═════ PROVIDED RECORDS ═════
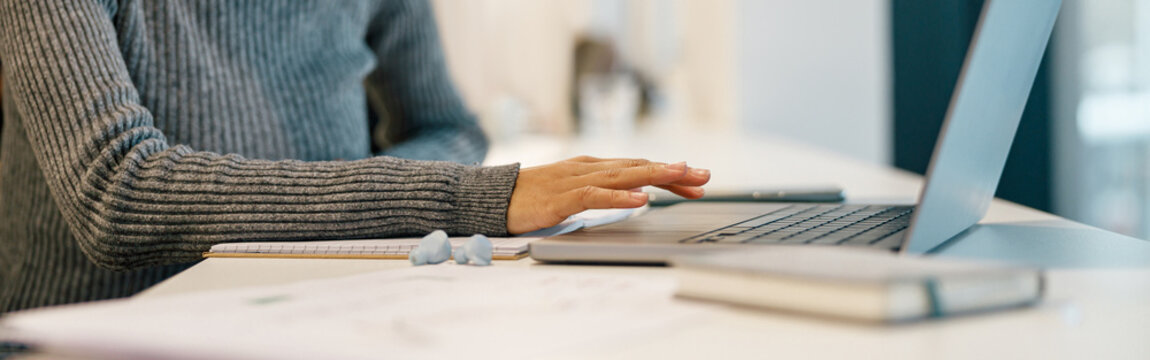 Smiling woman freelancer working laptop and making notes while sitting near windows in cozy cafe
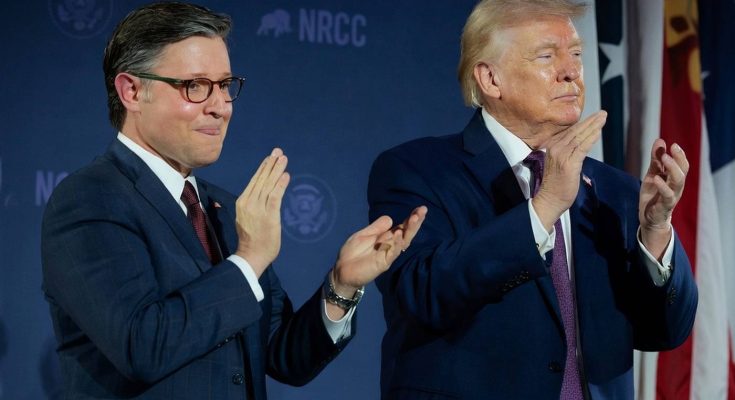 Two men in dark suits clapping on a stage with NRCC logo and American flag in background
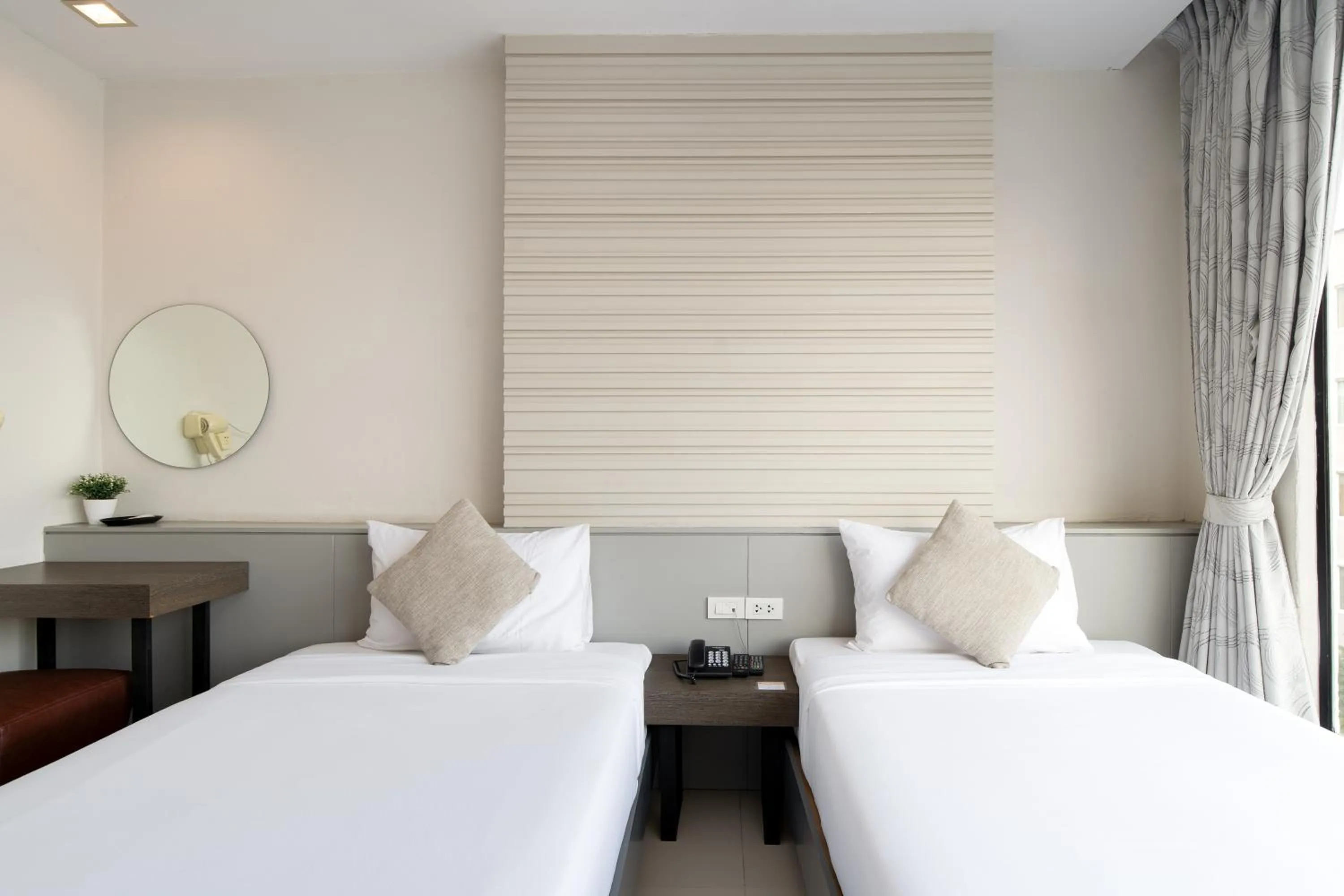 Bed in Leenova Hotel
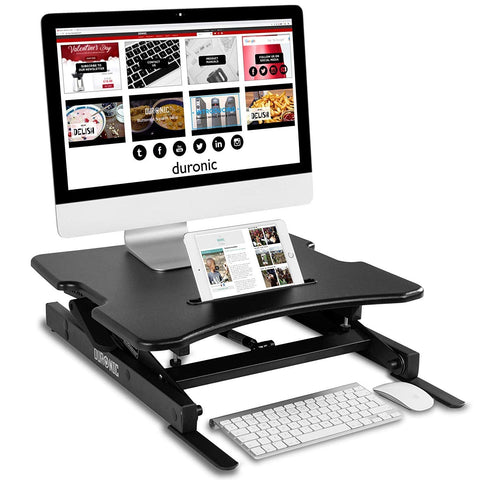 Duronic Sit-Stand Desk with monitor, tablet in slot, wireless keyboard, and mouse.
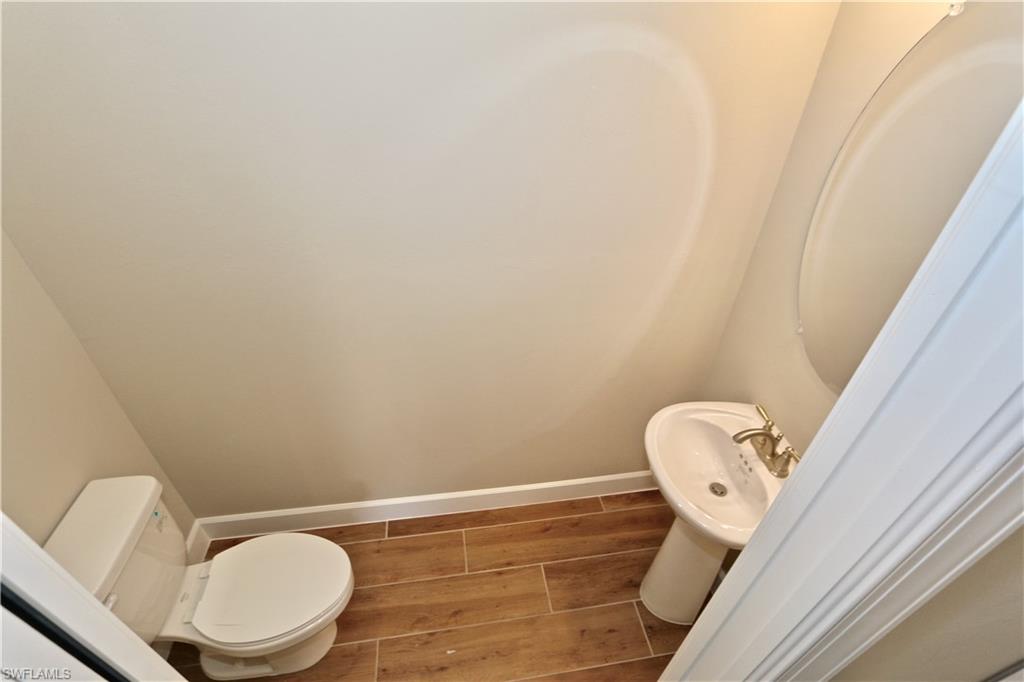 8437 Rosa Court Naples, FL 34114 - Photo 17 of 32 a close up of a toilet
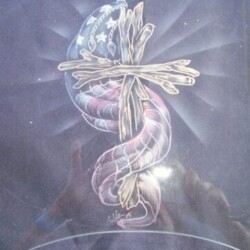 A glass plate with a cross and an american flag on it.
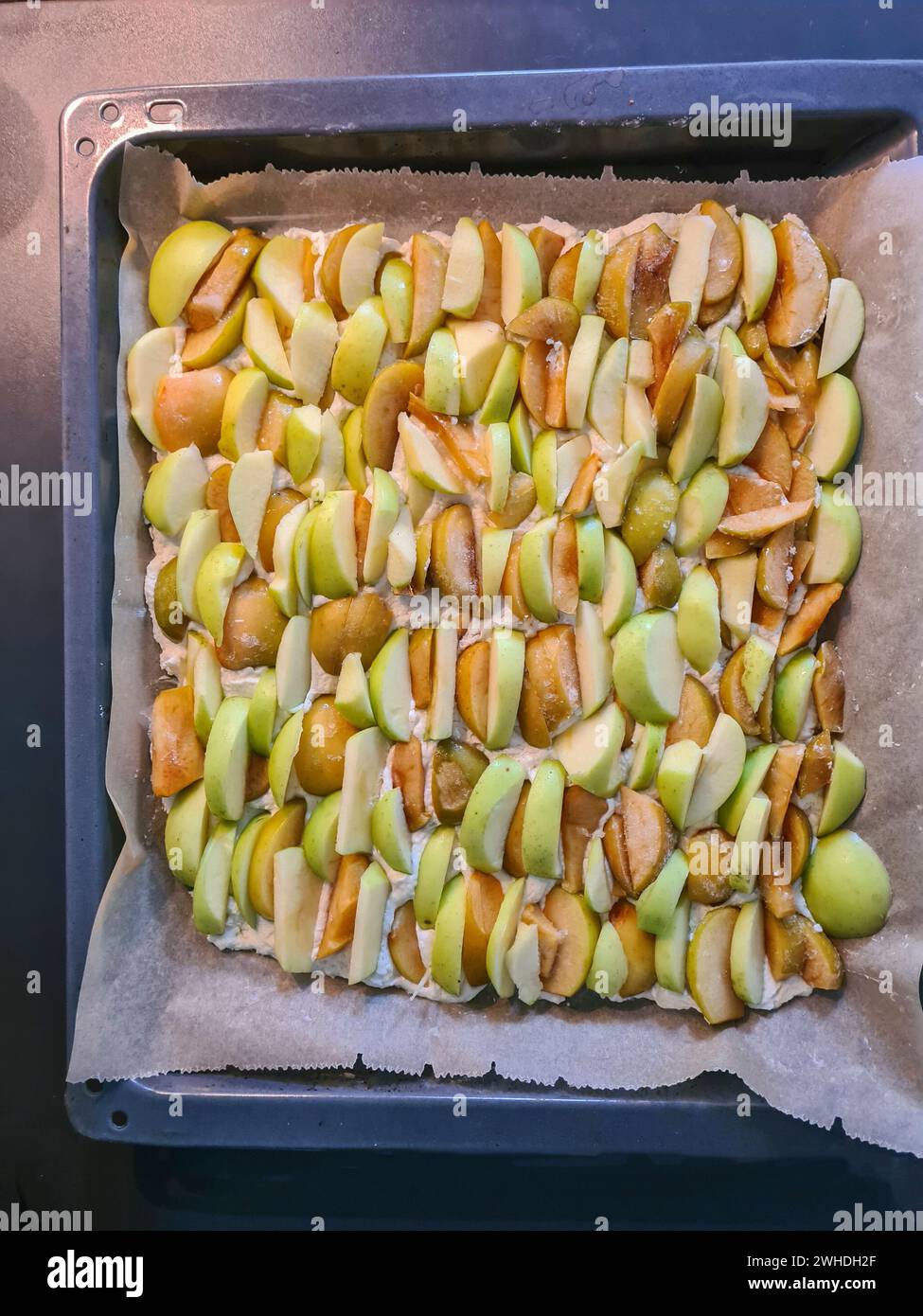 Gâteau en feuille avec des pommes coupées en deux sur du papier sulfurisé en préparation pour la cuisson d'une tarte aux pommes Banque D'Images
═════
▸ WHAT YOU WILL DO:
Present the captions from the entries above as a numbered list, omitting any blank lines and leaving out the pictures.

▸ SOLUTION BELOW:
1.  Smiling woman freelancer working laptop and making notes while sitting near windows in cozy cafe
2.  Two men in dark suits clapping on a stage with NRCC logo and American flag in background
3.  Bed in Leenova Hotel
4.  Duronic Sit-Stand Desk with monitor, tablet in slot, wireless keyboard, and mouse.
5.  8437 Rosa Court Naples, FL 34114 - Photo 17 of 32 a close up of a toilet
6.  A glass plate with a cross and an american flag on it.
7.  Gâteau en feuille avec des pommes coupées en deux sur du papier sulfurisé en préparation pour la cuisson d'une tarte aux pommes Banque D'Images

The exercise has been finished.